Objetivo do exercício >>
Liste todas as siglas do trecho sobre os subsídios de 1940, na ordem em que aparecem.

Trecho do documento >>
+++++

O relatório de 1940 indicou subsídios para a ALA e a American Council of Learned Societies (ACLS), atraindo mais uma instituição sem fins lucrativos para atuar como um agente cultural para a causa pan-americana. A ACLS foi nominalmente citada nos relatórios da Rockefeller somente a partir do relatório de 1940, mas a entidade participou ativamente do intercâmbio intelectual promovido pela OCIAA nos anos 1940. Ainda em 1940, além do auxílio para reconstruir parte de coleções de bibliotecas europeias que se perderam após bombardeios causados pelos inimigos, há também registros de subsídios para o incentivo das bibliotecas itinerantes (circulating libraries) que promoviam a circulação de livros entre os residentes estadunidenses em Paris e para o público em geral interessado nos EUA.35 Enquanto isso, no próprio território estadunidense, muitas vezes em parceria com projetos do OCIAA, a Biblioteca do Congresso passou a receber subsídios para intensificar a união hemisférica.

+++++

Dados apresentados >>

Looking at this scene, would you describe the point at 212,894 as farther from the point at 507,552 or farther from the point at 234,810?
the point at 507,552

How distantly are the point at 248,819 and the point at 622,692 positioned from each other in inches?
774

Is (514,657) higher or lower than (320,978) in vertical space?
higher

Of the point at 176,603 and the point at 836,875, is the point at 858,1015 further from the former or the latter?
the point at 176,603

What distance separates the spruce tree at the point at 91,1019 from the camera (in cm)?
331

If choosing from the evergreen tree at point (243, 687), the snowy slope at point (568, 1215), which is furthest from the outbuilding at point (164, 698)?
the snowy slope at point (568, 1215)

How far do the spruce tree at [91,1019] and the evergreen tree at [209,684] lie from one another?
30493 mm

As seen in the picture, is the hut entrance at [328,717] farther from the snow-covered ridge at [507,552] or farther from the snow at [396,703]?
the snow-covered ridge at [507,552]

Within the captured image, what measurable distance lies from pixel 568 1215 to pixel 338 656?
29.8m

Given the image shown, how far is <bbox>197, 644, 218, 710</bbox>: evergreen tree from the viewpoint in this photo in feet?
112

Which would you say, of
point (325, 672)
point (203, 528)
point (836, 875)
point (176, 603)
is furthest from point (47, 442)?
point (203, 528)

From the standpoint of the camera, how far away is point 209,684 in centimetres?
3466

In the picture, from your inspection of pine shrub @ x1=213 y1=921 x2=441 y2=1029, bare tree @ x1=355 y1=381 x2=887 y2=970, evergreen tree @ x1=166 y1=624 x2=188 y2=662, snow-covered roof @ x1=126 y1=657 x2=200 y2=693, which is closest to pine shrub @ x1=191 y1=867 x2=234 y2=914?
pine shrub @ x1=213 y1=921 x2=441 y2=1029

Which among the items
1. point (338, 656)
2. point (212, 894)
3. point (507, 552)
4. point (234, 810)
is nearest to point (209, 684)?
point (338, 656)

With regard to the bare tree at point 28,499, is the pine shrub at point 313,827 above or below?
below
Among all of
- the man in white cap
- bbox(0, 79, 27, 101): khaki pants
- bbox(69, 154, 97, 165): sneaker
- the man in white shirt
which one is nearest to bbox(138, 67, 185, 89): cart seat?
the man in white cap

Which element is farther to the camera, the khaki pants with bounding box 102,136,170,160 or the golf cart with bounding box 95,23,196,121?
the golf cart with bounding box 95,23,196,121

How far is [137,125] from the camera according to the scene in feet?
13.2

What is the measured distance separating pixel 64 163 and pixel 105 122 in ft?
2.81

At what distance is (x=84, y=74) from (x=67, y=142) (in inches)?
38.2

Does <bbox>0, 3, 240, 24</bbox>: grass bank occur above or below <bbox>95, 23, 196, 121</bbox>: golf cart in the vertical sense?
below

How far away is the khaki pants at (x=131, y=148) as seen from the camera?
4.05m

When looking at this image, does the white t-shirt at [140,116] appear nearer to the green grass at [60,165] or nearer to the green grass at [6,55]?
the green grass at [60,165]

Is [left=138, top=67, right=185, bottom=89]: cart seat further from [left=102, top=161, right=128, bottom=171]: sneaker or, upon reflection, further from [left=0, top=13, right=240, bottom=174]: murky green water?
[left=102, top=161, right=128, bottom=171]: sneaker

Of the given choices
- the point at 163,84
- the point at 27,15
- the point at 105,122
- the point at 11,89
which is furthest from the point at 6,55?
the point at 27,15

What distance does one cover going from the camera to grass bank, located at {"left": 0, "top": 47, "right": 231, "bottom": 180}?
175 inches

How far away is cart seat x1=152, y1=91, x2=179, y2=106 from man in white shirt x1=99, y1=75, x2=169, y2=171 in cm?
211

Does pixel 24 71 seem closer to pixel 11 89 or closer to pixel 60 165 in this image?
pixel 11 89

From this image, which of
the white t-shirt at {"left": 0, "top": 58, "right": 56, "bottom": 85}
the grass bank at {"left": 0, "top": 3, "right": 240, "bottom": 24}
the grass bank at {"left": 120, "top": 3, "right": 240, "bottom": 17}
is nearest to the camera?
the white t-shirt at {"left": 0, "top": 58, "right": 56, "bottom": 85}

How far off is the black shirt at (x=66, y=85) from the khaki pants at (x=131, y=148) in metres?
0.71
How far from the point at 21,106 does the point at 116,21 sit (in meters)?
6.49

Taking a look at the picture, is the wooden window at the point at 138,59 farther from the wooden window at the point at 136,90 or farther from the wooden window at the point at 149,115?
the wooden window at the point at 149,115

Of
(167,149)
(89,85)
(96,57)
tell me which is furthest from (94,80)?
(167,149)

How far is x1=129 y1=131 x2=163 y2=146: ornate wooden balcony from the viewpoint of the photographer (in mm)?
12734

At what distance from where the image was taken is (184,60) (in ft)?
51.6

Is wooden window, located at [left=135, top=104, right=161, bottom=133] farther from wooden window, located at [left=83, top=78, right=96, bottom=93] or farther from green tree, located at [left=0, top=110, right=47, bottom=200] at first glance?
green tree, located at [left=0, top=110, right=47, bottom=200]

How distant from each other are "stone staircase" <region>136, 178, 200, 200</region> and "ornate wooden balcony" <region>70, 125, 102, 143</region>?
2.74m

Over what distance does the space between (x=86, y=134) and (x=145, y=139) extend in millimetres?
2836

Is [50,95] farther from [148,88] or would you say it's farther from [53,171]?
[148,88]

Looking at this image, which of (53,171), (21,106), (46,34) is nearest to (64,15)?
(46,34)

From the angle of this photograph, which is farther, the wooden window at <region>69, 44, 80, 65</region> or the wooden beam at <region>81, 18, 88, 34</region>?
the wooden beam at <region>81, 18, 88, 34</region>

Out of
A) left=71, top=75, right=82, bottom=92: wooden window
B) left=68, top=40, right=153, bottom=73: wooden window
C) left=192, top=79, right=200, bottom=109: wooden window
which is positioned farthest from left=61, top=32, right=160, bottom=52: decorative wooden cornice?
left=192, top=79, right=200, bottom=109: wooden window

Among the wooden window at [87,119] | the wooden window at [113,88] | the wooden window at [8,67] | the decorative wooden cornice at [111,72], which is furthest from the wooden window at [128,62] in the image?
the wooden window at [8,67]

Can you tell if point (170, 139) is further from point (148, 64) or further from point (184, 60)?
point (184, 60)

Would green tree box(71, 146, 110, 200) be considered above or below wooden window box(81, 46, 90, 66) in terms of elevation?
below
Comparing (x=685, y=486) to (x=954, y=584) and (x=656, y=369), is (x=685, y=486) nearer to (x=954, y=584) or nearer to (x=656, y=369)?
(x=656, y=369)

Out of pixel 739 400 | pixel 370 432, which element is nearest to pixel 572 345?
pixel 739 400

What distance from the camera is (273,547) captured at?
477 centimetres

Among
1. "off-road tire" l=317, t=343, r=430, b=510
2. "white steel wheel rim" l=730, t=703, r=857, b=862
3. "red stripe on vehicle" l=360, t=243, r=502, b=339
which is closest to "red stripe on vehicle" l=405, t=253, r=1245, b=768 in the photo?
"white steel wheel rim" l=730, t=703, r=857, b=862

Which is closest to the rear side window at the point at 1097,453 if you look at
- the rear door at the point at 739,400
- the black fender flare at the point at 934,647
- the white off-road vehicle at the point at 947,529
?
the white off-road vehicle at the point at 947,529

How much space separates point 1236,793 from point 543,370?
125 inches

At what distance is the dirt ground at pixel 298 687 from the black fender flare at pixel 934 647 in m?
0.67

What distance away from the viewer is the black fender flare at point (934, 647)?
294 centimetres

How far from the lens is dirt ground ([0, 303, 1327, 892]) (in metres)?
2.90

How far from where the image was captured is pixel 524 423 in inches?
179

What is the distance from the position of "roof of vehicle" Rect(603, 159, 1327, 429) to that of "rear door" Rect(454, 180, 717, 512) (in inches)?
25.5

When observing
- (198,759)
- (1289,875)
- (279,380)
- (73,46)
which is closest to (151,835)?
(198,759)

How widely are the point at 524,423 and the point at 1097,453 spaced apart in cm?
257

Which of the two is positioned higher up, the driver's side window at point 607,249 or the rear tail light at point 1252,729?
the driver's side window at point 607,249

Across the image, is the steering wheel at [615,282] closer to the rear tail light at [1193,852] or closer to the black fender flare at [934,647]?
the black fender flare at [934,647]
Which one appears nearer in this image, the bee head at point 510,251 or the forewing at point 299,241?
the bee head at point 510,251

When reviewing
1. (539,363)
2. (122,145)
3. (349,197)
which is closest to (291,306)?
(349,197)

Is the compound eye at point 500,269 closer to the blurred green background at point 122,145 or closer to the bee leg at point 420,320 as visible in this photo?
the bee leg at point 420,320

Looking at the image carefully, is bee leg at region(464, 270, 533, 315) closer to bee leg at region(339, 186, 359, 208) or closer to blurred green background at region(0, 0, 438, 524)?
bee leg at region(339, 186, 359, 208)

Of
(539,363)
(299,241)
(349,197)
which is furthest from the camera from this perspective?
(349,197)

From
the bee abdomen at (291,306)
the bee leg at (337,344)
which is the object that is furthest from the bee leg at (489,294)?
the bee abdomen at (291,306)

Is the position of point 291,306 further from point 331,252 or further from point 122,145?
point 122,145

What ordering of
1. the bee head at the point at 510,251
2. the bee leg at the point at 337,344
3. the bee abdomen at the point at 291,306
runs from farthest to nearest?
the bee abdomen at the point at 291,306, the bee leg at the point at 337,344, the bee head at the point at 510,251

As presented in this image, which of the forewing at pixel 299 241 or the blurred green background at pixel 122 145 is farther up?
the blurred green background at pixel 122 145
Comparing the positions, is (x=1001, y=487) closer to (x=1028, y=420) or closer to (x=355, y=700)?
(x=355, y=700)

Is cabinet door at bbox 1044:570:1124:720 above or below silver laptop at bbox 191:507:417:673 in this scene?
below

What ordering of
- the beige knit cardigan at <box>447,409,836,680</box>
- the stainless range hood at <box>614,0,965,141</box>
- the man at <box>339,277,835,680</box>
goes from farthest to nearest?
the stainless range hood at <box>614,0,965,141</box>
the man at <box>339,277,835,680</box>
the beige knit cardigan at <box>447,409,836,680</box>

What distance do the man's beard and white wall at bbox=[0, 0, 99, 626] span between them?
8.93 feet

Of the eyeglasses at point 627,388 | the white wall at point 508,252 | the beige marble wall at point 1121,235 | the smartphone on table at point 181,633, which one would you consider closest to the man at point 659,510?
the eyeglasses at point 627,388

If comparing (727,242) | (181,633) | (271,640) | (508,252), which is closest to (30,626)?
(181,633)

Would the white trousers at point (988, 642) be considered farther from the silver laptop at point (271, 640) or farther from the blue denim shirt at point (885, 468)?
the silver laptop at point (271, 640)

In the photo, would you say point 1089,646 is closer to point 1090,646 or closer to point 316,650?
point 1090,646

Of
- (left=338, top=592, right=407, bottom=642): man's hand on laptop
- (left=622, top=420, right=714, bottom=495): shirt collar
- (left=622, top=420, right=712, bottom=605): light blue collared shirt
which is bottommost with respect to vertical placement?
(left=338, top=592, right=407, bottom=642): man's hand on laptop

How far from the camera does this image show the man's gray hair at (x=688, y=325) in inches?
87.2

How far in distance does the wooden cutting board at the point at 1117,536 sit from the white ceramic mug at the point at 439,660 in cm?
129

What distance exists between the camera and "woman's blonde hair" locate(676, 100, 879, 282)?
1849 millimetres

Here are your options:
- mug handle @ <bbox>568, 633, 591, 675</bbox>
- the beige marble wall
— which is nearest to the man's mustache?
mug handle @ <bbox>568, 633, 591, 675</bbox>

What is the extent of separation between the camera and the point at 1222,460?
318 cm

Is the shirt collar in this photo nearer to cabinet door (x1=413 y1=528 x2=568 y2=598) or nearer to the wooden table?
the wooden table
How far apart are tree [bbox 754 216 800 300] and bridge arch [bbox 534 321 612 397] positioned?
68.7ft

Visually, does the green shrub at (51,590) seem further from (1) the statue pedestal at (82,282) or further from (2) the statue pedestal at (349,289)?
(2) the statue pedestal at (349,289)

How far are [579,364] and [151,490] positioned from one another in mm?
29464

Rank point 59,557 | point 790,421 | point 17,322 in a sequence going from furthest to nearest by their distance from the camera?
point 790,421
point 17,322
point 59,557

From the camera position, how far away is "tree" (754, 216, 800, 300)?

+++++

Resultado final >>
ALA, ACLS, OCIAA, EUA